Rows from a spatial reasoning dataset
────────
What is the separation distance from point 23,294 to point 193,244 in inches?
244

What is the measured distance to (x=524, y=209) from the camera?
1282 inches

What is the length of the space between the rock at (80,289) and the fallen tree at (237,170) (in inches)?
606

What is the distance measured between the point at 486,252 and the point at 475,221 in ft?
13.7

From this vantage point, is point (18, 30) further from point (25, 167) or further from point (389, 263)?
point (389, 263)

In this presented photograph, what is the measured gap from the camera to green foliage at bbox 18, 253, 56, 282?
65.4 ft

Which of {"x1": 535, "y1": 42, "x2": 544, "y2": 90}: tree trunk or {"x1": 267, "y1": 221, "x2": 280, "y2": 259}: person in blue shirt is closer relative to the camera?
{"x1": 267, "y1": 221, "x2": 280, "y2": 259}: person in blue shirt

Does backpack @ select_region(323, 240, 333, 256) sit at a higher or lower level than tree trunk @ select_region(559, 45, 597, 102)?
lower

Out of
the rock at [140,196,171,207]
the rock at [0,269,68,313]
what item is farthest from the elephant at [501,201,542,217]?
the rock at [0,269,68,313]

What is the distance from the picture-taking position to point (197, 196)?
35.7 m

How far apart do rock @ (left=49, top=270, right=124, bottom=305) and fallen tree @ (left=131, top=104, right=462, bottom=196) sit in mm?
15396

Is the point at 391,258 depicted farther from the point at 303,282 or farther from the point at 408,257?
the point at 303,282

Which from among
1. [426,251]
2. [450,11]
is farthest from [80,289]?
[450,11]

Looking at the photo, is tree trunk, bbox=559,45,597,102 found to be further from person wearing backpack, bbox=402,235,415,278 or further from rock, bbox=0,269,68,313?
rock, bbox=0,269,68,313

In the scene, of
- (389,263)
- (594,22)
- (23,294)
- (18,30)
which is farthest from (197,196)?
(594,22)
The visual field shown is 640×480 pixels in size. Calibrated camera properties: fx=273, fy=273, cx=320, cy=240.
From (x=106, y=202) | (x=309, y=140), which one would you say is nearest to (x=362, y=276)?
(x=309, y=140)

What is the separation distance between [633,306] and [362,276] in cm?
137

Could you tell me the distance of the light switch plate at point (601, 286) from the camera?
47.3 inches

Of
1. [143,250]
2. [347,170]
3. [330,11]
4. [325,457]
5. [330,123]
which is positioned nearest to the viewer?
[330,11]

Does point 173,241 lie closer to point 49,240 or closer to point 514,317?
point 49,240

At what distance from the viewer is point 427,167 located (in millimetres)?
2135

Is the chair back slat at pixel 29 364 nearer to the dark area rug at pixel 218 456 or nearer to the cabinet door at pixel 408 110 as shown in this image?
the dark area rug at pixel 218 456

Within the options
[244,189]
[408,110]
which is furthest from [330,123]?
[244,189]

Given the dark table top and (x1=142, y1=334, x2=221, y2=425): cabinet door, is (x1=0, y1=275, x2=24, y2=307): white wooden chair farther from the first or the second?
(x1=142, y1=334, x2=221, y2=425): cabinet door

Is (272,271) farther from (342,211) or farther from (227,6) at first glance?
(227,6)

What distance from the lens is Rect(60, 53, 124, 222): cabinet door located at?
────────
▸ STATED PROBLEM: Repeat exactly, and only, the lines from the line containing "Does point 173,241" through the last line of the records above, both included.

▸ TASK RESULT:
Does point 173,241 lie closer to point 49,240 or closer to point 514,317?
point 49,240

At what distance from the viewer is point 427,167 located (in millimetres)?
2135

Is the chair back slat at pixel 29 364 nearer to the dark area rug at pixel 218 456 or nearer to the cabinet door at pixel 408 110 as shown in this image?
the dark area rug at pixel 218 456

Within the options
[244,189]
[408,110]
which is furthest from [330,123]?
[244,189]

Given the dark table top and (x1=142, y1=334, x2=221, y2=425): cabinet door, is (x1=0, y1=275, x2=24, y2=307): white wooden chair farther from the first or the second?
(x1=142, y1=334, x2=221, y2=425): cabinet door

Is (272,271) farther from (342,211) or farther from (227,6) at first glance?
(227,6)

What distance from the lens is Rect(60, 53, 124, 222): cabinet door located at?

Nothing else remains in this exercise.